[Begin Document excerpt]

Recent Press at Lucy’s Whey

Lucy's Whey SandwichesWe have a confession to make here at Lucy’s Whey. Things are really heating up and its getting harder and harder to keep up with all the amazing press we’ve garnered lately. But don’t get us wrong, we aren’t complaining. We are totally thrilled about all the love we are getting from the community and we wanted to be able to share some of it with you. So we decided since we’re fancy bloggers and everything now, we’d just do a roundup of all the press attention. We are so grateful for every mention we get so consider this a big thank you to all the wonderful writers and journalists and bloggers who have mentioned us!

Lucy’s Whey has been featured on Serious Eats, the Village Voice’s Fork in the Road blog, Details Magazine and in Tasting Table. But based on the frequency of phone calls and inquiries we are getting, we can already tell its going to be a busy summer. Our East Hampton store is getting ready to open for the season and next Thursday May 27th, they’ll be switching to summer hours.

1.  Fork in the Road: Village Voice: Vegetarian Delights of New York City Author: Rebecca Marx

An Excerpt:

The grilled cheese sandwich is one of the relatively few foods on which vegetarians and carnivores share common ground: unless you’re gluten-intolerant, it’s difficult to dispute the merits of good, hot bread wrapped around fat slabs of melted cheese. And it’s harder still when that grilled cheese comes from Lucy’s Whey, the six-month-old cheese shop in the Chelsea Market. There you’ll find a rotating daily selection of sandwiches, thoughtfully updated on the store’s Twitter page.

2.  Serious Eats: Meet and Eat: Amy Thompson Author: Laren Spirer

An Excerpt:

Tell us a little about the cheeses you’ve selected for the New York branch of Lucy’s Whey.

[End Document excerpt]

### Set problem a
Put the lines of the listing into a numbered list, starting at the line with "Q: What is the last note (pitch and octave)?" and running through the last line of the listing, both ends included. Skip blank lines and leave the pictures out.

[Begin Given entries]

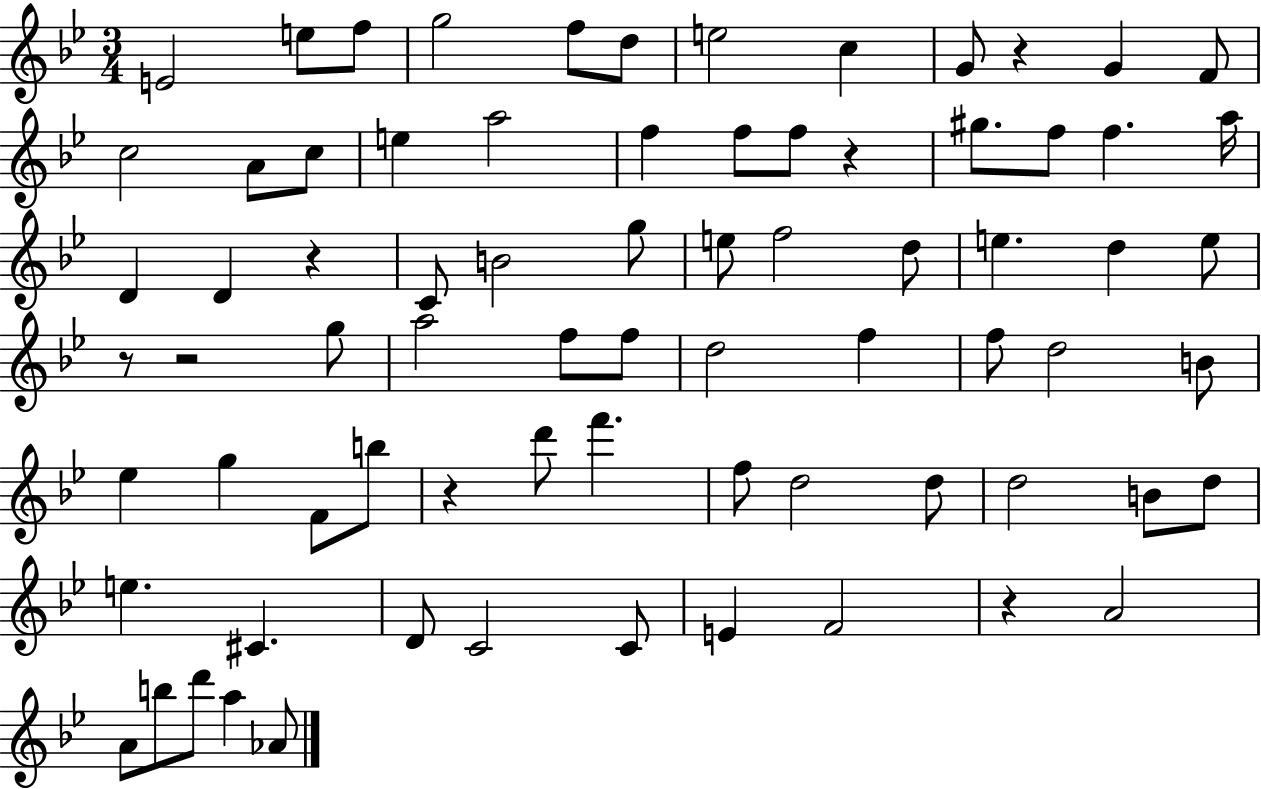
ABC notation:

X:1
T:Untitled
M:3/4
L:1/4
K:Bb
E2 e/2 f/2 g2 f/2 d/2 e2 c G/2 z G F/2 c2 A/2 c/2 e a2 f f/2 f/2 z ^g/2 f/2 f a/4 D D z C/2 B2 g/2 e/2 f2 d/2 e d e/2 z/2 z2 g/2 a2 f/2 f/2 d2 f f/2 d2 B/2 _e g F/2 b/2 z d'/2 f' f/2 d2 d/2 d2 B/2 d/2 e ^C D/2 C2 C/2 E F2 z A2 A/2 b/2 d'/2 a _A/2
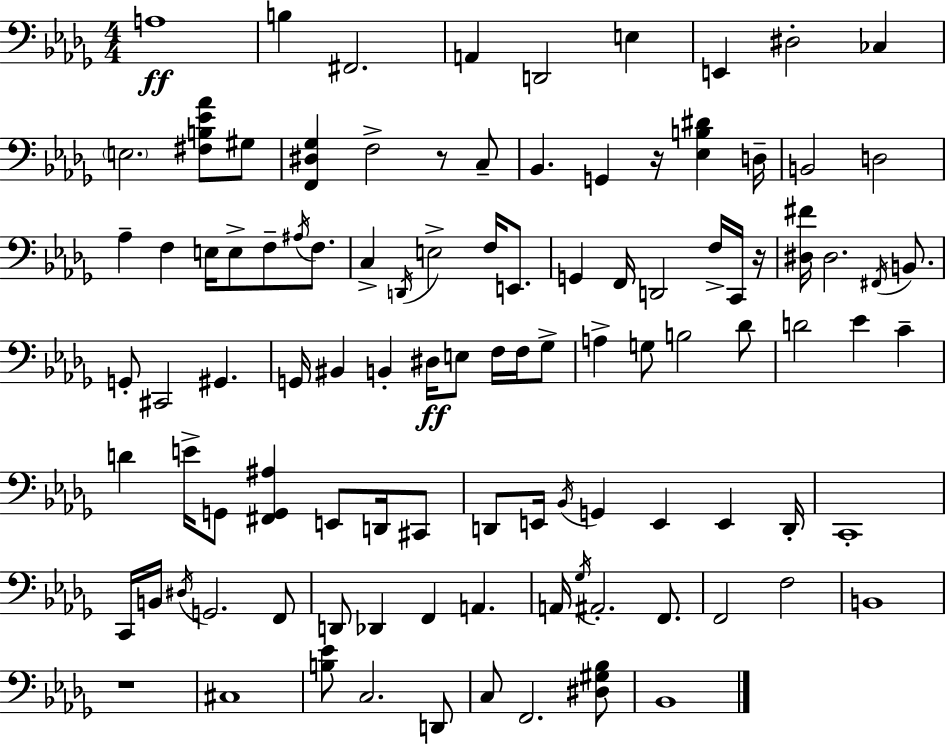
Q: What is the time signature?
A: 4/4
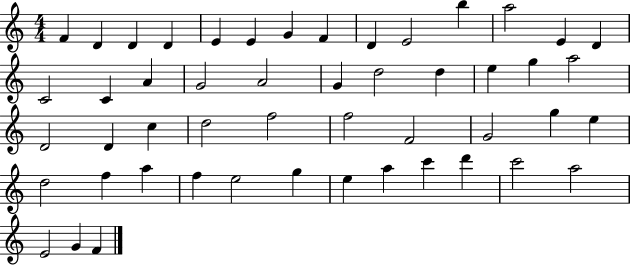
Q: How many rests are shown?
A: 0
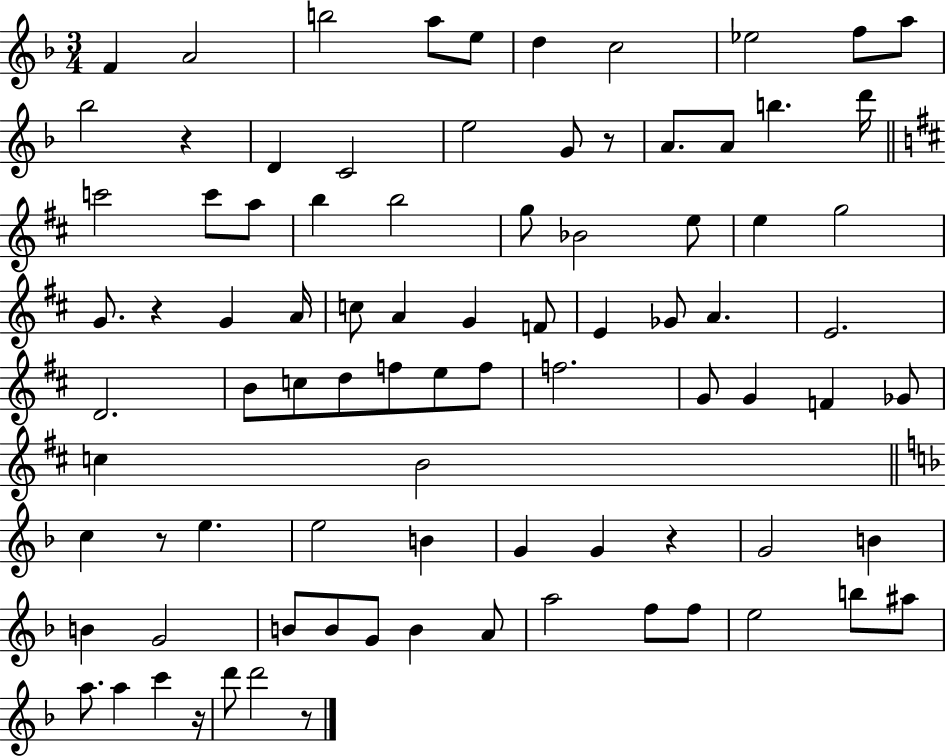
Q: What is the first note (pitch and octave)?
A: F4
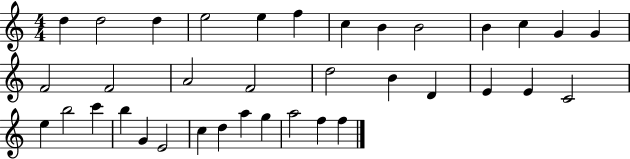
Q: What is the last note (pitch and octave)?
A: F5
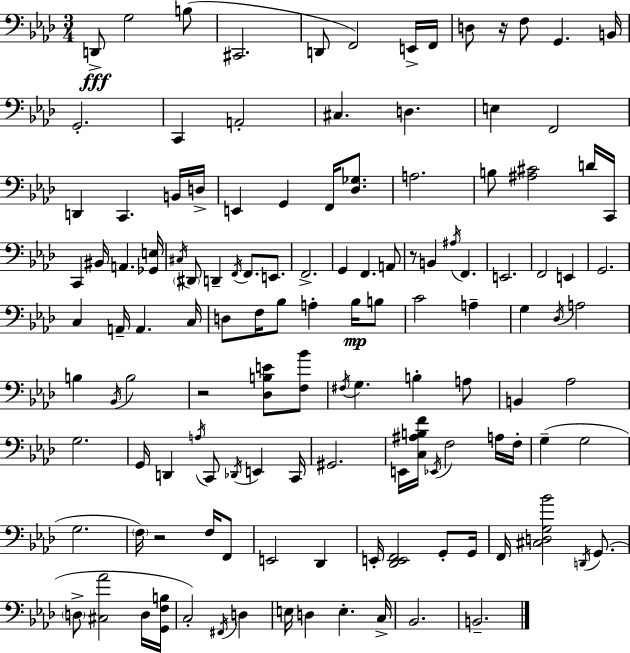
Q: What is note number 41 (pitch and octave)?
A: G2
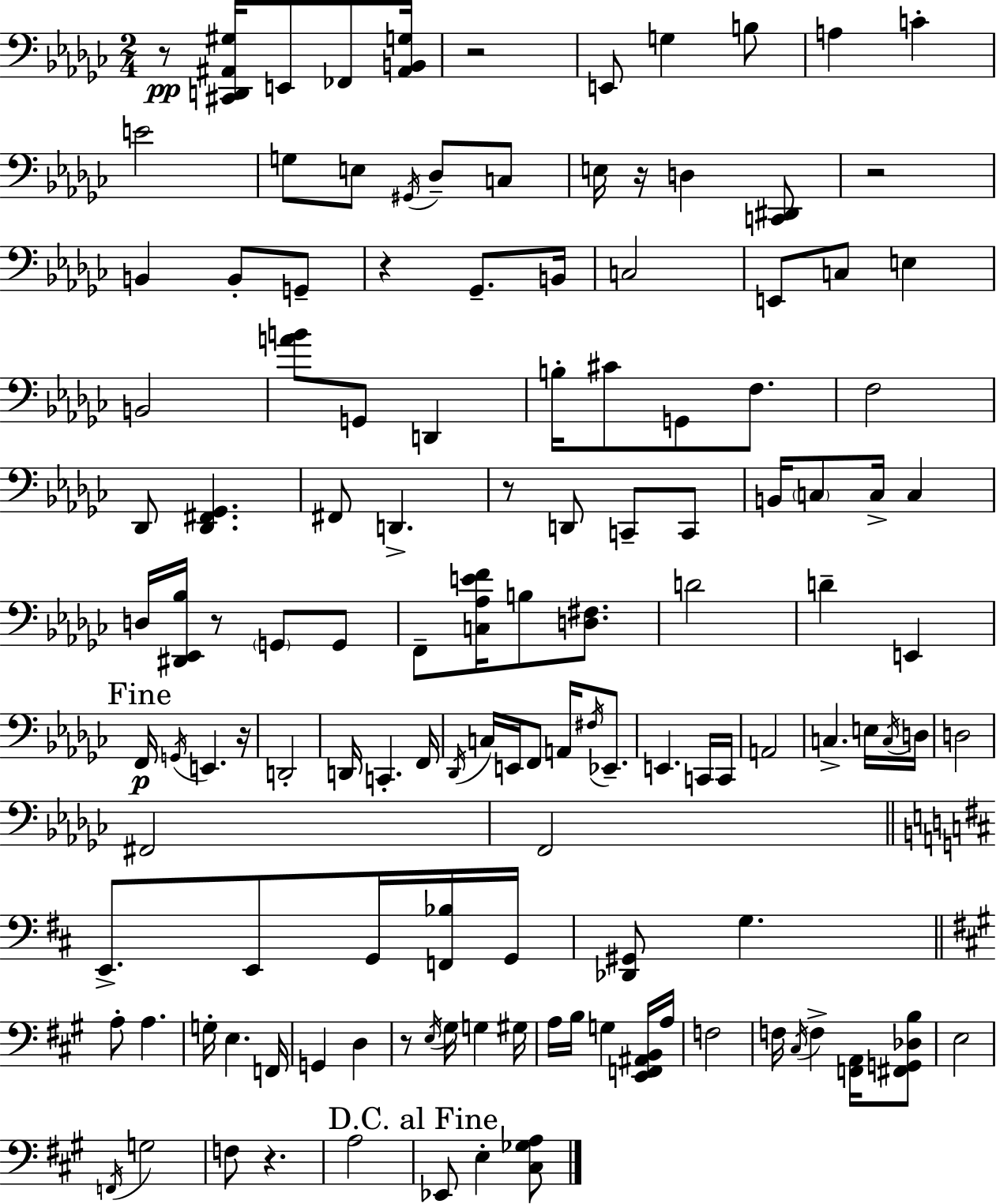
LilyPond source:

{
  \clef bass
  \numericTimeSignature
  \time 2/4
  \key ees \minor
  r8\pp <cis, d, ais, gis>16 e,8 fes,8 <ais, b, g>16 | r2 | e,8 g4 b8 | a4 c'4-. | \break e'2 | g8 e8 \acciaccatura { gis,16 } des8-- c8 | e16 r16 d4 <c, dis,>8 | r2 | \break b,4 b,8-. g,8-- | r4 ges,8.-- | b,16 c2 | e,8 c8 e4 | \break b,2 | <a' b'>8 g,8 d,4 | b16-. cis'8 g,8 f8. | f2 | \break des,8 <des, fis, ges,>4. | fis,8 d,4.-> | r8 d,8 c,8-- c,8 | b,16 \parenthesize c8 c16-> c4 | \break d16 <dis, ees, bes>16 r8 \parenthesize g,8 g,8 | f,8-- <c aes e' f'>16 b8 <d fis>8. | d'2 | d'4-- e,4 | \break \mark "Fine" f,16\p \acciaccatura { g,16 } e,4. | r16 d,2-. | d,16 c,4.-. | f,16 \acciaccatura { des,16 } c16 e,16 f,8 a,16 | \break \acciaccatura { fis16 } ees,8.-- e,4. | c,16 c,16 a,2 | c4.-> | e16 \acciaccatura { c16 } d16 d2 | \break fis,2 | f,2 | \bar "||" \break \key d \major e,8.-> e,8 g,16 <f, bes>16 g,16 | <des, gis,>8 g4. | \bar "||" \break \key a \major a8-. a4. | g16-. e4. f,16 | g,4 d4 | r8 \acciaccatura { e16 } gis16 g4 | \break gis16 a16 b16 g4 <e, f, ais, b,>16 | a16 f2 | f16 \acciaccatura { cis16 } f4-> <f, a,>16 | <fis, g, des b>8 e2 | \break \acciaccatura { f,16 } g2 | f8 r4. | a2 | \mark "D.C. al Fine" ees,8 e4-. | \break <cis ges a>8 \bar "|."
}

[End Given entries]

### Set problem b
Output the whole press roundup about Lucy's Whey word for word.

### Full solution a
1. Q: What is the last note (pitch and octave)?
2. A: F5
3. Q: What is note number 41 (pitch and octave)?
4. A: G2
5. LilyPond source:
6. {
7.   \clef bass
8.   \numericTimeSignature
9.   \time 2/4
10.   \key ees \minor
11.   r8\pp <cis, d, ais, gis>16 e,8 fes,8 <ais, b, g>16 | r2 | e,8 g4 b8 | a4 c'4-. | \break e'2 | g8 e8 \acciaccatura { gis,16 } des8-- c8 | e16 r16 d4 <c, dis,>8 | r2 | \break b,4 b,8-. g,8-- | r4 ges,8.-- | b,16 c2 | e,8 c8 e4 | \break b,2 | <a' b'>8 g,8 d,4 | b16-. cis'8 g,8 f8. | f2 | \break des,8 <des, fis, ges,>4. | fis,8 d,4.-> | r8 d,8 c,8-- c,8 | b,16 \parenthesize c8 c16-> c4 | \break d16 <dis, ees, bes>16 r8 \parenthesize g,8 g,8 | f,8-- <c aes e' f'>16 b8 <d fis>8. | d'2 | d'4-- e,4 | \break \mark "Fine" f,16\p \acciaccatura { g,16 } e,4. | r16 d,2-. | d,16 c,4.-. | f,16 \acciaccatura { des,16 } c16 e,16 f,8 a,16 | \break \acciaccatura { fis16 } ees,8.-- e,4. | c,16 c,16 a,2 | c4.-> | e16 \acciaccatura { c16 } d16 d2 | \break fis,2 | f,2 | \bar "||" \break \key d \major e,8.-> e,8 g,16 <f, bes>16 g,16 | <des, gis,>8 g4. | \bar "||" \break \key a \major a8-. a4. | g16-. e4. f,16 | g,4 d4 | r8 \acciaccatura { e16 } gis16 g4 | \break gis16 a16 b16 g4 <e, f, ais, b,>16 | a16 f2 | f16 \acciaccatura { cis16 } f4-> <f, a,>16 | <fis, g, des b>8 e2 | \break \acciaccatura { f,16 } g2 | f8 r4. | a2 | \mark "D.C. al Fine" ees,8 e4-. | \break <cis ges a>8 \bar "|."
12. }

### Full solution b
Recent Press at Lucy’s Whey

Lucy's Whey SandwichesWe have a confession to make here at Lucy’s Whey. Things are really heating up and its getting harder and harder to keep up with all the amazing press we’ve garnered lately. But don’t get us wrong, we aren’t complaining. We are totally thrilled about all the love we are getting from the community and we wanted to be able to share some of it with you. So we decided since we’re fancy bloggers and everything now, we’d just do a roundup of all the press attention. We are so grateful for every mention we get so consider this a big thank you to all the wonderful writers and journalists and bloggers who have mentioned us!

Lucy’s Whey has been featured on Serious Eats, the Village Voice’s Fork in the Road blog, Details Magazine and in Tasting Table. But based on the frequency of phone calls and inquiries we are getting, we can already tell its going to be a busy summer. Our East Hampton store is getting ready to open for the season and next Thursday May 27th, they’ll be switching to summer hours.

1.  Fork in the Road: Village Voice: Vegetarian Delights of New York City Author: Rebecca Marx

An Excerpt:

The grilled cheese sandwich is one of the relatively few foods on which vegetarians and carnivores share common ground: unless you’re gluten-intolerant, it’s difficult to dispute the merits of good, hot bread wrapped around fat slabs of melted cheese. And it’s harder still when that grilled cheese comes from Lucy’s Whey, the six-month-old cheese shop in the Chelsea Market. There you’ll find a rotating daily selection of sandwiches, thoughtfully updated on the store’s Twitter page.

2.  Serious Eats: Meet and Eat: Amy Thompson Author: Laren Spirer

An Excerpt:

Tell us a little about the cheeses you’ve selected for the New York branch of Lucy’s Whey.